C’est fou ce qu’on parle depuis qu’on ne se rencontre plus. On se voit encore mais pas pour de vrai. La clôture qui nous est imposée n’a pas tué le goût des autres. Ça continue mais autrement. Et de se zoomer, de se skyper, de ce facetimer ! Pendant ce temps, une autre parlerie se poursuit ailleurs et sans image, sans le délice du face à face.
À la faveur des événements, fertiles en angoisses, doutes, incertitudes, la conversation sur la Toile s’est démultipliée. La nuit n’est plus le refuge et l’exécutoire des solitudes qui s’insupportent. Le jour aussi. Sur la Toile, il y a toujours quelqu’un à qui parler. Chaque jour de l’année, à toute heure du jour ou de la nuit. « Tout bon entendeur doit y trouver salut et s’y retrouver, non sali », formule admirablement cadencée tirée du Criticon de Baltasar Gracián. On renoue avec l’ancienne conversation dans ce qu’elle avait de meilleur : on ne s’y intéresse pas aux gens pour ce qu’ils font – leur fortune, leur pouvoir ou leur métier, toutes choses ignorées et jamais demandées, mais pour ce qu’ils sont. Tout le contraire de la conversation française telle qu’elle se pratique quotidiennement de vive voix au XXIe siècle où l’on est ce que l’on fait, et où l’on n’existe que par ce que l’on représente. L’internet ressuscite cette relative et bienheureuse invisibilité. Elle réinstalle une égalité de départ entre les interlocuteurs, ce qui était à la base même du dialogue. Faut-il croire que les nouvelles technologies vont aider celui-ci à redevenir le fondement de la morale ?

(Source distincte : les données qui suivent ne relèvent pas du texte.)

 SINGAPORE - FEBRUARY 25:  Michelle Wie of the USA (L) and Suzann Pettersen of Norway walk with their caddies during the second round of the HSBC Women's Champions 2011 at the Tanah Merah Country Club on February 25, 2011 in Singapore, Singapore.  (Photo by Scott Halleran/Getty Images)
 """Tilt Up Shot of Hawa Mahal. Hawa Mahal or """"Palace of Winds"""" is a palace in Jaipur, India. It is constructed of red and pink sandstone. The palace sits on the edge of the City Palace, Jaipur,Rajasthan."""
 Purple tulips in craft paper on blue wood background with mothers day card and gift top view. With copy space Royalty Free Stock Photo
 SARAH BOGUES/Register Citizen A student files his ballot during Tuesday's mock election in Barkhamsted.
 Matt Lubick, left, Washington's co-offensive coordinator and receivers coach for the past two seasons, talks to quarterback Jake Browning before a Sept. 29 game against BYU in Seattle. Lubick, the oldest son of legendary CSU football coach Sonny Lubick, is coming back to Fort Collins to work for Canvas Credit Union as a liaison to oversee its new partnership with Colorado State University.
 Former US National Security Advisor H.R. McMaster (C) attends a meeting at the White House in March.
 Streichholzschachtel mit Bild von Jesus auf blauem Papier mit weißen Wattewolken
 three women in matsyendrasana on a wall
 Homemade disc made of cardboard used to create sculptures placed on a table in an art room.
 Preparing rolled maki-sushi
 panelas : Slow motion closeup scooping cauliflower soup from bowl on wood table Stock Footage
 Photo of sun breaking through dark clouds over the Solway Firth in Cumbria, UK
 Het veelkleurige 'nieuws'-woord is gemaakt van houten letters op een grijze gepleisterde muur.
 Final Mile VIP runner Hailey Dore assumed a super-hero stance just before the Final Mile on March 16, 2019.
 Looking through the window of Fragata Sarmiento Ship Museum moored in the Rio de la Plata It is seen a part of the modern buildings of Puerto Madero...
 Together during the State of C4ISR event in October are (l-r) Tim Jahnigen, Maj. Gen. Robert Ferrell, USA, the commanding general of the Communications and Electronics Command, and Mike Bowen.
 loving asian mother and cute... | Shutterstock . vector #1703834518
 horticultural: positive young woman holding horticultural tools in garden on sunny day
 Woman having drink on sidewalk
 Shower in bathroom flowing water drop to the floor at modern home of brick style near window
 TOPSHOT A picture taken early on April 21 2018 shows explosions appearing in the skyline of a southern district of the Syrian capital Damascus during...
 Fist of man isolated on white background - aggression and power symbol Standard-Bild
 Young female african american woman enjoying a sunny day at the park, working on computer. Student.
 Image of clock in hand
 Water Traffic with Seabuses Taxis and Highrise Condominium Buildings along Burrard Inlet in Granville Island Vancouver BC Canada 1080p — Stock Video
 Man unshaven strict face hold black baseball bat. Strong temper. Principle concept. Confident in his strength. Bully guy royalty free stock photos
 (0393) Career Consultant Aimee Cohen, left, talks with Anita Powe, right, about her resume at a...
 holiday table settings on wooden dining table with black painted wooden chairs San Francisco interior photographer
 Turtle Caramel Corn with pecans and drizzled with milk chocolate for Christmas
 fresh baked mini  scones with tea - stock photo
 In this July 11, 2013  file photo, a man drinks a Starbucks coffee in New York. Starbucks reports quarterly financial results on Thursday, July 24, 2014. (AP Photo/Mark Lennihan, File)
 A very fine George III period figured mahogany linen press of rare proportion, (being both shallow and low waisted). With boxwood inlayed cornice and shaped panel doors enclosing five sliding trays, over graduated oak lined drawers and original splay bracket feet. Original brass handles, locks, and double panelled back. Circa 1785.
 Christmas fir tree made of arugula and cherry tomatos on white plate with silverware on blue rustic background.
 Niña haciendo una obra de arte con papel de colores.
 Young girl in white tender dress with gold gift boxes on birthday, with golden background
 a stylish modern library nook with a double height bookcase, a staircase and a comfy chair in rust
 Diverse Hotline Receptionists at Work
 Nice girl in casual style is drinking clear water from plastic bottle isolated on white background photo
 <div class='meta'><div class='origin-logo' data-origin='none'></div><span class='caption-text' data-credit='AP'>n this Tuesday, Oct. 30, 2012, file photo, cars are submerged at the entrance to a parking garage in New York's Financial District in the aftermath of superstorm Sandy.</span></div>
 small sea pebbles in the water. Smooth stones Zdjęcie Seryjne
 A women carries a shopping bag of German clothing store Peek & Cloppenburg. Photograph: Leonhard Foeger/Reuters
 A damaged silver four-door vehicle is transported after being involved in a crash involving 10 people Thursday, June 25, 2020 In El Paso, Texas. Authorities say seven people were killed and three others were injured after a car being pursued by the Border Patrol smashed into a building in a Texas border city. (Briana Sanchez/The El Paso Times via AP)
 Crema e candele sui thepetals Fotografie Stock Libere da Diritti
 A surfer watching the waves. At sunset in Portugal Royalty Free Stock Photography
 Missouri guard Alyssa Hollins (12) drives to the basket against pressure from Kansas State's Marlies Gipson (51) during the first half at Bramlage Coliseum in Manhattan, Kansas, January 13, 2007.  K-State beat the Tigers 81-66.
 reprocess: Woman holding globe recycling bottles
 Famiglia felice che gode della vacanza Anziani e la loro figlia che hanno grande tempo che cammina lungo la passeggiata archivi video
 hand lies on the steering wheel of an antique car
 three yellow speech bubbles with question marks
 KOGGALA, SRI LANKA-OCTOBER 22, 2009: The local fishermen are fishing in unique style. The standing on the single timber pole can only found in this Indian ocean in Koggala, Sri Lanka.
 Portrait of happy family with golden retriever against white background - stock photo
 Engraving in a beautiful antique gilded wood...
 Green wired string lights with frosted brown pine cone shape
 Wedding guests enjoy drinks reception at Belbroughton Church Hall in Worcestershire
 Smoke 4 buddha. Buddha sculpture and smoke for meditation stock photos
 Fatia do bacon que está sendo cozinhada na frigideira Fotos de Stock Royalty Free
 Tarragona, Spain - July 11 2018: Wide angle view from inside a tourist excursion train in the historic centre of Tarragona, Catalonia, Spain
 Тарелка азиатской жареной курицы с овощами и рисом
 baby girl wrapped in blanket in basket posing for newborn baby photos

Est-ce Hölderlin ou Kleist qui a posé cette formule si brève et si dense : « L’entretien que nous sommes » ? Qu’importe l’auteur quand sa réflexion nous est intelligible sans lui : que sommes-nous sans cet entretien permanent que nous entretenons avec les livres et les hommes, ce colloque permanent avec l’autre ? On n’a jamais raison tout seul. Ne jamais oublier qu’à l’origine, conversation ne s’entendait pas nécessairement comme une prise de parole. Entrer dans la conversation, c’est accepter tacitement de se mettre en société. Même le dandy y a sa place. On le repère à sa faculté de s’exprimer en permanence non pour échanger quoi que ce soit avec qui que ce fut mais pour régner par son verbe. Flatté ou méprisé, il n’en a cure et poursuit sa route en solitaire. Seule une indifférence durable est de nature à la décourager. Mais en règle générale, toute velléité de monologue est balayée. La prise à partie et l’injonction permanentes y sont telles qu’elles forcent à l’échange. Nul n’y soliloque longtemps. Tous ceux qui ont pignon sur Toile en conviendront : si l’internet est une poubelle, on y trouve le meilleur et le pire. Mais outre que le pire recèle aussi des pépites, le meilleur a ceci de particulier qu’il se trouve là et nulle part ailleurs. Si c’est désormais en ligne que ça se passe, c’est aussi là que passe l’essentiel de la conversation, là qu’elle se déploie.
Rarement la conversation se sera imposée de manière aussi évidente comme une forme de littérature orale. L’ancienne dénonciation de ce que l’oralité peut avoir de fallacieux tombe devant l’échange en ligne ; elle devient inopérante tant la confusion des genres y est immédiate, l’écrit y étant oral. La conversation ne connaît pas de temps mort dans ce monde qui ignore les fuseaux horaires ; il y a toujours quelqu’un à qui parler quelque part.
La parole y coule dans une circumnavigation, un fleuve dans le flux de l’information et de la connaissance. Il s’inscrit naturellement 5 dans ce nouveau monde où les vérités ne sont plus intangibles mais évolutives d’heure en heure. Les adeptes de la conversation en ligne sont parfois plus proches que des gens qui se connaissent et se fréquentent pour de vrai. À quoi tient cette proximité si ce n’est à la conscience d’appartenir non à une même tribu mais à un même réseau ?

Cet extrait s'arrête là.